Мальчик.Какие-то трое.
Судья (мальчику). Откуда ты знаешь?
Мальчик.Они зажгли зажигалку.
Судья.Их внешний вид?
Мальчик.Взрослые.
Судья (мальчику). Из деревни?
Мальчик.Незнакомые.
Судья (мальчику). Это точно?
Мальчик.Я не видел их в нашей деревне.
Судья (мальчику). Это точно?
Мальчик.Точно.
Судья (мальчику). Что было потом?
Мальчик.Потом сквозняк потушил зажигалку.
Судья (мальчику). Точно так же, как и спички?
Мальчик.Да.
Из дальнейших, чрезвычайно детальных вопросов судьи и прокурора явствует, что в погребе наступило замешательство, весьма забавное, эти трое сориентировались, что в погребе находятся два подростка, и стали выгонять их, покрикивая — что вы тут делаете, чего сюда пришли! — и пытались приблизиться к ним, осветить их лица пламенем зажигалки; но подростки ловко прятались от света, что, впрочем, было нетрудно, поскольку зажигалка светила какие-то секунды и тотчас гасла от сквозняка.

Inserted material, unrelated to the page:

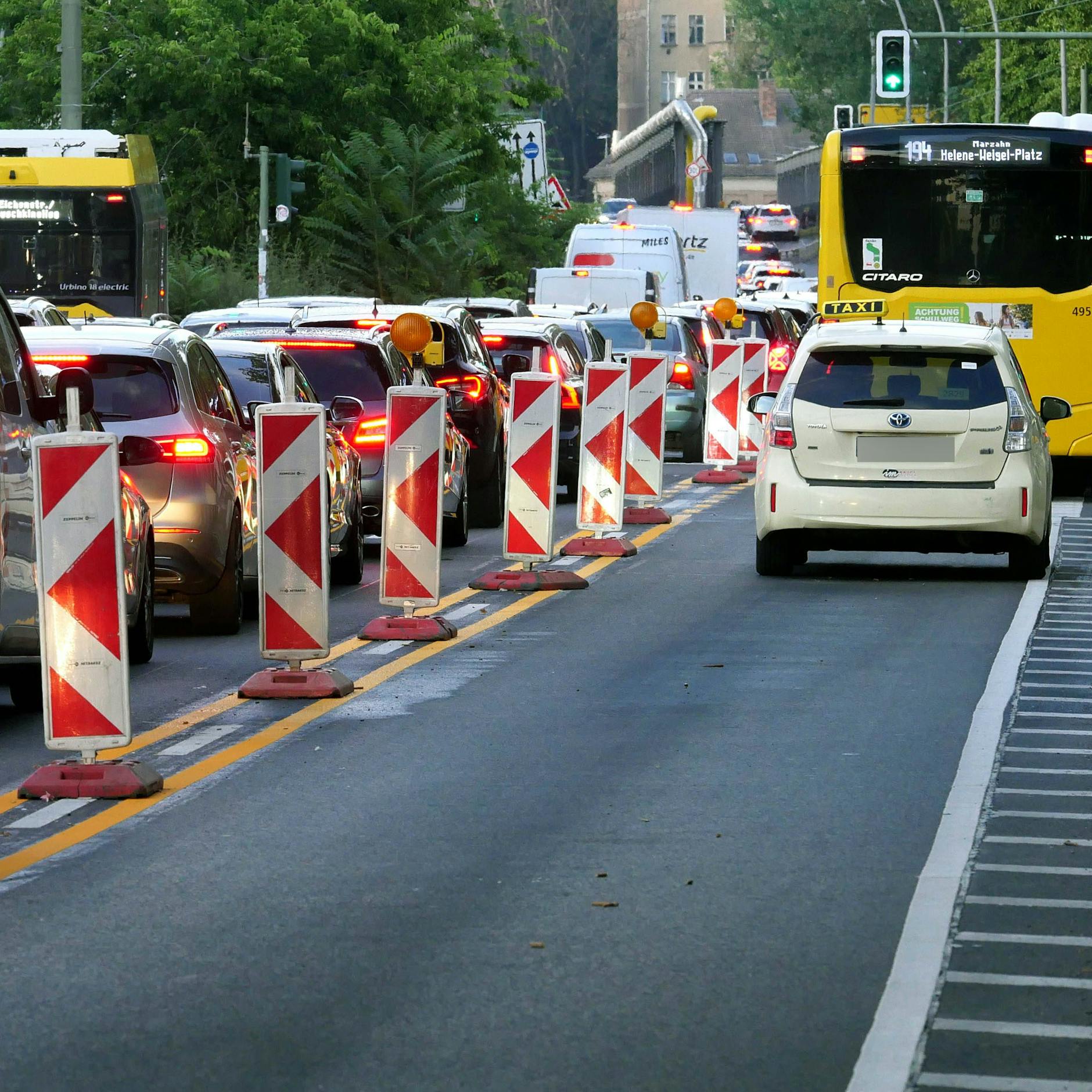 Image - Achtung, Berliner! Baustellen und Demos: Am Freitag droht Stau-Chaos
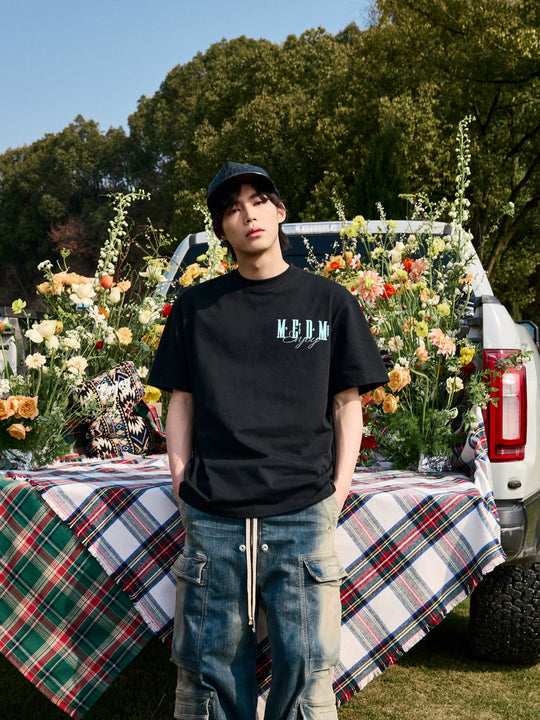 MEDM Contrast Color Logo Print Tee | Face 3 Face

В погребе происходила бестолковая погоня, пришельцы спотыкались о разные предметы, слышны были тихие проклятия, и главный свидетель утверждает еще, что то и дело скрипела железная дверь погреба, а это значило, что гости, пристыженные или напуганные, по одному убегали; и вот через некоторое время в погребе вновь затихло, да и не только в погребе, а, как рассказывает главный свидетель, всюду, вокруг дворца и дальше, на целом свете сделалось вдруг совершенно тихо, так, словно война вдруг закончилась.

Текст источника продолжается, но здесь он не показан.